Kemudian keluar dengan menggandeng Naufal yang diajaknya. Tanpa sepatah kata, Naufal yang masih mengenakan masker ikut duduk bersama setelah bersalaman dengan kedua gurunya tersebut  Untuk sesaat semua jadi hening hingga pak Sutrisno menanyakan ke Naufal perihal penyakitnya.
Betapa terkejutnya pak Sutrisno saat Naufal membuka maskernya. Tampak wajah Naufal yang berwarna biru kehitaman dengan pembengkakan pada mulut, pipi dan lidahnya. Matanya terlihat melotot dan memerah karena menahan rasa sakit yang tak terkira.
Tubuhnya menjadi lebih kurus dari sebelumnya ditambah posturnya yang tinggi karena mulutnya kesulitan menerima asupan makanan. Hal yang bisa dilakukannya hanya menelan paksa bubur serta minuman saja. Itu pun harus dibantu ibunya.

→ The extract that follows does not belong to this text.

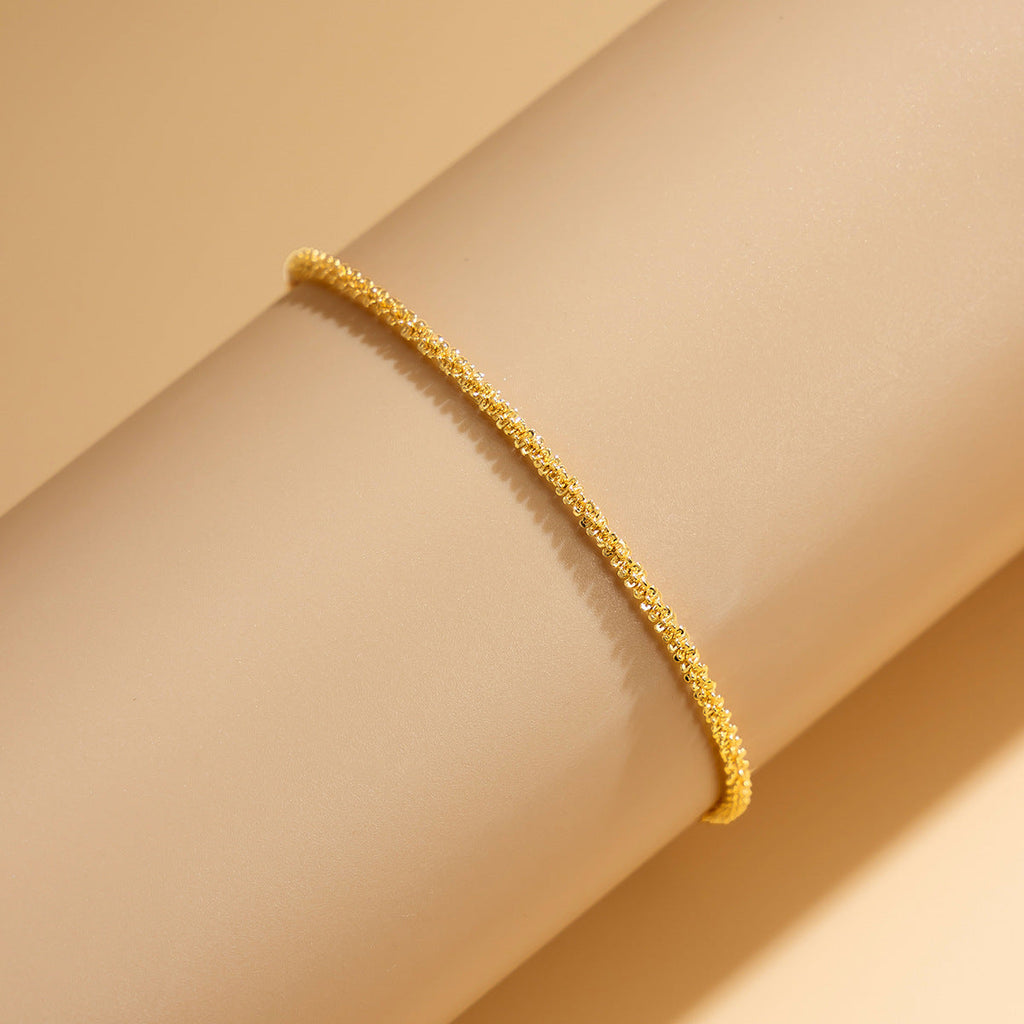 Sparkling Slim Chain Anklet | Copper Wave Gold White K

Sambil berlinang air mata, ibunda Naufal yang sudah menjanda sejak ditinggal mati ayah Naufal sedari kecil, menceritakan bahwa sebenarnya sudah berobat ke beberapa dokter dan kata mereka, tidak ada infeksi apapun pada gigi, geraham, atau lidahnya.Â
Meskipun sudah minum banyak obat yang diberikan oleh dokter, tapi sampai sekarang tidak semakin membaik.
Pak Didik yang duduk di sebelah pak Sutrisno menjadi sedikit curiga dengan pembengkakan yang tampak pada pipi dan bibir di mulut Naufal. Setelah meminta izin, Beliau mencoba meraba pipi Naufal untuk melihatnya dari dekat dan terlihat ada nanahnya.

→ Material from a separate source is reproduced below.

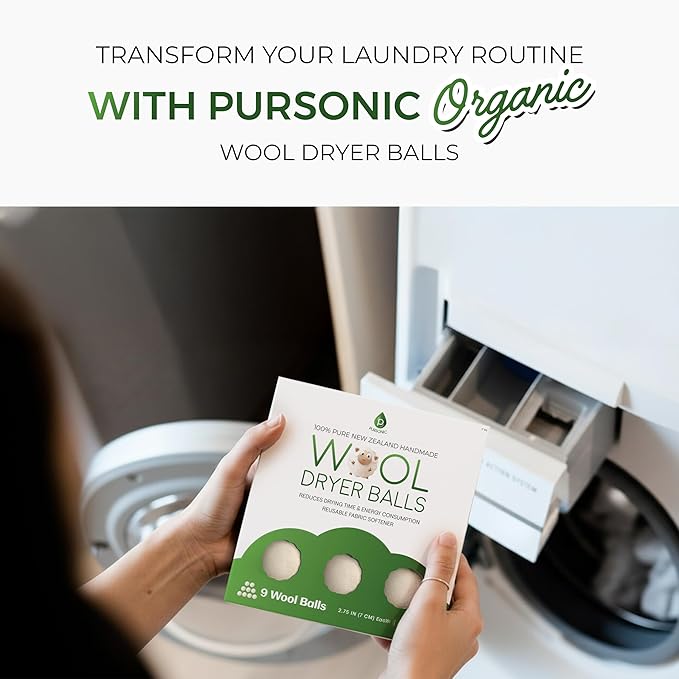 Pursonic XL Laundry Wool Dryer Balls Made with 100% Pure New Zealand Wool - Natural Reusable Fabric Softener Balls for Drying Time & Energy Consumption - Reduces Clothing Wrinkles & Lint - Set of 6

Tiba-tiba pecah suara di keheningan "Astaghfirullah, dosa apa yang telah kamu lakukan, nak?!", ucap pak Didik dengan nada tergetar. "Naufal, siapa yang telah kamu ludahi, sampai kamu berakibat seperti ini? Ceritakan jujur saja pada saya!" bujuk pak Didik pada Naufal dengan nada pelan penuh kasih sayang.

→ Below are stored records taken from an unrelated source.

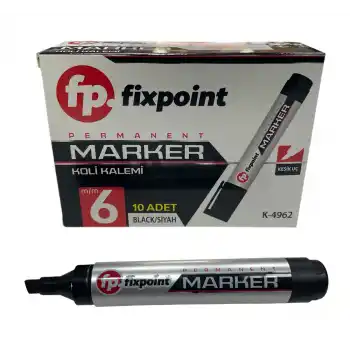 Fixpoint Permanent Koli Kalemi Kesik Uç SİYAH Renk 6 mm.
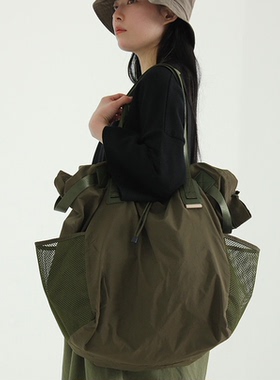 韩国代购21S/S vintage mood travel 2way bag 抽绳挎包 男女同款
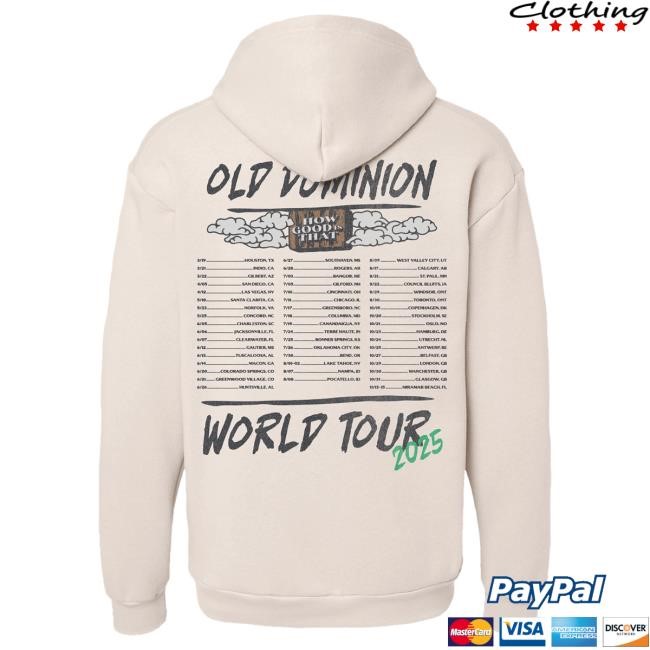 Official Old Dominion Store Shop Old Dominion Band How Good Is That World Tour Attractive Hoodie OldDominion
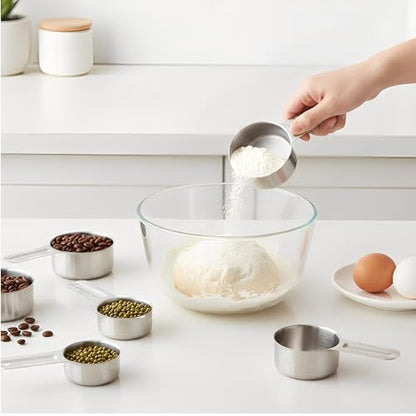 Measuring Cups and Spoons Set of 13, 7 Stainless Steel Nesting Cups and 6 Measuring Spoons, 2 Detachable Rings, Kitchen Gadgets for Baking Cooking, Dry and Liquid Ingredients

Naufal dengan berlinang akhirnya mengakui kekhilafannya bahwa minggu lalu telah meludahi baju seorang guru pria yang mengajarnya saat di SMP dulu. Dia beranggapan bahwa nilai raportnya jelek itu  gara-gara ulah guru yang dibencinya sehingga dia tidak bisa diterima di SMA Negeri favorit yang jadi pilihannya.
Tak sengaja, saat berhenti dan bersebelahan di traffict light dekat aloon-aloon dengan guru SMPnya dulu tersebut, karena masih dendam, Naufal pun spontan meludahi baju guru yang pernah mendidiknya tersebut. Hebatnya, reaksi gurunya itu pun hanya menoleh dan tersenyum. Saat tiba di rumah, Naufal merasa antara bangga dan puas karena dendamnya bisa terlampiaskan.
Pak Didik, meskipun jadi guru seni budaya, di zaman modern dan serba digital ini ternyata beliau juga mengusai ilmu metafisika yang berhubungan dunia gaib, yaitu kemampuan mistis menyelisik dunia lain yang tidak bisa dimiliki oleh banyak orang.
Pak Sutrisno juga sempat kaget akan ilmu kebatinan yang dimiliki oleh pak Didik. Bagaimana beliau bisa tahu hanya dengan menyentuh dan melihat bengkak di mulut dan pipi Naufal.